Revolut, the country’s most valuable fintech firm, has reached an agreement with SoftBank to simplify its ownership structure in a significant breakthrough for the UK’s financial technology sector. This long-awaited resolution paves the way for Revolut to finally obtain a coveted banking licence from the Bank of England.

The protracted negotiations between Revolut and SoftBank, internally dubbed “Project Swan,” revolved around the restructuring of shares, with SoftBank initially demanding substantial compensation for relinquishing its priority class of shares. The crux of the issue lay in the Bank of England’s regulatory requirement that Revolut collapse its complex structure of six share classes into one unified type. This condition was a crucial prerequisite for issuing a banking licence, which Revolut had applied for over two and a half years ago. The Financial Conduct Authority (FCA) must also endorse the licence.

While other investors, including Tiger Global Management, venture capital firm TCV, Balderton Capital, and Ribbit Capital, had agreed or were in the final stages of deciding to transfer their shares into a single class, SoftBank’s stance had been more resistant. SoftBank had requested twice the number of Revolut shares in exchange for relinquishing its preferential rights, making negotiations challenging.

However, the agreement reached last week does not involve any additional share issuance to SoftBank and will not have a financial impact on Revolut. This is a significant relief for the fintech company, considering SoftBank’s initial demand for a substantial number of common shares. Although the specific terms of the deal remain undisclosed, it signifies a positive step forward for Revolut’s banking aspirations.

Revolut’s pursuit of a UK banking licence has faced various obstacles and delays, including concerns raised by the FCA regarding auditing, compliance, and corporate culture issues. Earlier reports had also indicated that the FCA was investigating whether Revolut allowed funds to leave accounts flagged as suspicious by the National Crime Agency. Furthermore, the company had faced delays in filing its annual accounts, with the 2021 accounts being filed only in March and concerns raised by the auditor regarding verifying revenue due to the configuration of Revolut’s internal IT systems.

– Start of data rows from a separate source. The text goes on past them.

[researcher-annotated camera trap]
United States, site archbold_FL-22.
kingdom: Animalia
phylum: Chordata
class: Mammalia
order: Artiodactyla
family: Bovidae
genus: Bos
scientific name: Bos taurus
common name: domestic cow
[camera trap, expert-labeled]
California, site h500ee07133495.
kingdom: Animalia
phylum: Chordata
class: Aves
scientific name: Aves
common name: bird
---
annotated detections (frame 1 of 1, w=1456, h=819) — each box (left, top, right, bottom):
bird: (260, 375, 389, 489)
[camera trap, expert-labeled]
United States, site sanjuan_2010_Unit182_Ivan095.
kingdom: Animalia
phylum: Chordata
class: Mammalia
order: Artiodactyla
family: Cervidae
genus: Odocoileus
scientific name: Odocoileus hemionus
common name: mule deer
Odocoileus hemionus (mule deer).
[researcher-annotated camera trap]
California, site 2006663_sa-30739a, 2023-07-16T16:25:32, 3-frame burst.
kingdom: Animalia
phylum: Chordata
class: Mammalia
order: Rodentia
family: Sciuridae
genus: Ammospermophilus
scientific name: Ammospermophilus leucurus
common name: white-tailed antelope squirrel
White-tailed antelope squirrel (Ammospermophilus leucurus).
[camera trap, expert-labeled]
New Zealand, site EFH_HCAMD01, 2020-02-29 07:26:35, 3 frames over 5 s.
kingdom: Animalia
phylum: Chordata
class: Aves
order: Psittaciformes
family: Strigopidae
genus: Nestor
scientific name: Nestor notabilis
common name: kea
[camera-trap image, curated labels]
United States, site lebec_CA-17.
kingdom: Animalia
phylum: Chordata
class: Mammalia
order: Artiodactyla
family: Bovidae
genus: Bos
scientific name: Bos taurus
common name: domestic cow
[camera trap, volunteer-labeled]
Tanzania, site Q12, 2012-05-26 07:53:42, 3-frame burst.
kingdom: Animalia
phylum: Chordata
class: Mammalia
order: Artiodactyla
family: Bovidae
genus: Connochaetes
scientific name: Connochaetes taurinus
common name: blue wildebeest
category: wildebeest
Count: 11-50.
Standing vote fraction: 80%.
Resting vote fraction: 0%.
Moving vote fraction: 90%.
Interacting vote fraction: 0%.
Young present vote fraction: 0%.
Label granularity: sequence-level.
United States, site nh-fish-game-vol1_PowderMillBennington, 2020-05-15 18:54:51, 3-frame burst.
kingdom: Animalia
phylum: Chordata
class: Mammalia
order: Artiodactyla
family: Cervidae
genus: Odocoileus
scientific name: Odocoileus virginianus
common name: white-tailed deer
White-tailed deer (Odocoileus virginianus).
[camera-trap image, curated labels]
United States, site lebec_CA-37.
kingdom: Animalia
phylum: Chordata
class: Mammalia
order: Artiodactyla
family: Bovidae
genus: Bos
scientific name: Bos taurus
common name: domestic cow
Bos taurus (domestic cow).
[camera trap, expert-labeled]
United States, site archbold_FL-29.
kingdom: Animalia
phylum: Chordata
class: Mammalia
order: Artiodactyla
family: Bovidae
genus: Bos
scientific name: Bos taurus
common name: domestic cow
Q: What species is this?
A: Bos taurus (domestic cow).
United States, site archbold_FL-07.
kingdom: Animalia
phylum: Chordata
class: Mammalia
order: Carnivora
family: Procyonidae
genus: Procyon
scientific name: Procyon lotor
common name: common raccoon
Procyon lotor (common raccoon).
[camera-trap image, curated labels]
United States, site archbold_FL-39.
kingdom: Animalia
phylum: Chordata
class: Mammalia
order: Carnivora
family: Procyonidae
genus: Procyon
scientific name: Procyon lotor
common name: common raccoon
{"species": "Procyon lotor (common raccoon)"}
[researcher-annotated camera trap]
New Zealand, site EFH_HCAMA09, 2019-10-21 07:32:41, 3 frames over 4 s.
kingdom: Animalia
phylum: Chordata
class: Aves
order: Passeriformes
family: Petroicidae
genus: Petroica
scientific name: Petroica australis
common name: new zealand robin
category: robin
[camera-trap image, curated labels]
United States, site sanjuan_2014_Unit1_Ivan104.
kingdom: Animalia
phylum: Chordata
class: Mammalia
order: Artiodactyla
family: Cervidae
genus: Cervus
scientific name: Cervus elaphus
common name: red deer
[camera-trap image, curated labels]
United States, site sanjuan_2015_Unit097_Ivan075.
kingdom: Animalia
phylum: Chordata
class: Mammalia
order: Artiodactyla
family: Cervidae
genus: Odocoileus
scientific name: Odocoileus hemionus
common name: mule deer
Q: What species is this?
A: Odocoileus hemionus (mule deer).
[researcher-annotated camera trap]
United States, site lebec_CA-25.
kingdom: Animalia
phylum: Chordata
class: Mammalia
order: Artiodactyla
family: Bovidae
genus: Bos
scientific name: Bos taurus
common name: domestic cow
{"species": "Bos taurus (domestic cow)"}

Despite resolving the share structure issue, other challenges lie ahead for Revolut. The company must still address regulatory concerns about its financial accounts and internal systems. The delay in filing accounts for 2022 has drawn admonishments from regulators, but Revolut has assured them that the 2022 accounts will be finalised and submitted without qualifications.

Revolut’s quest for a UK banking licence is crucial for its expansion plans, particularly in the US, Australia, and Singapore, where it aims to leverage the legitimacy conferred by approval from a significant national regulator. With the SoftBank hurdle now cleared, the fintech firm can focus on resolving the remaining issues and working towards securing the licence it has been pursuing for over two years.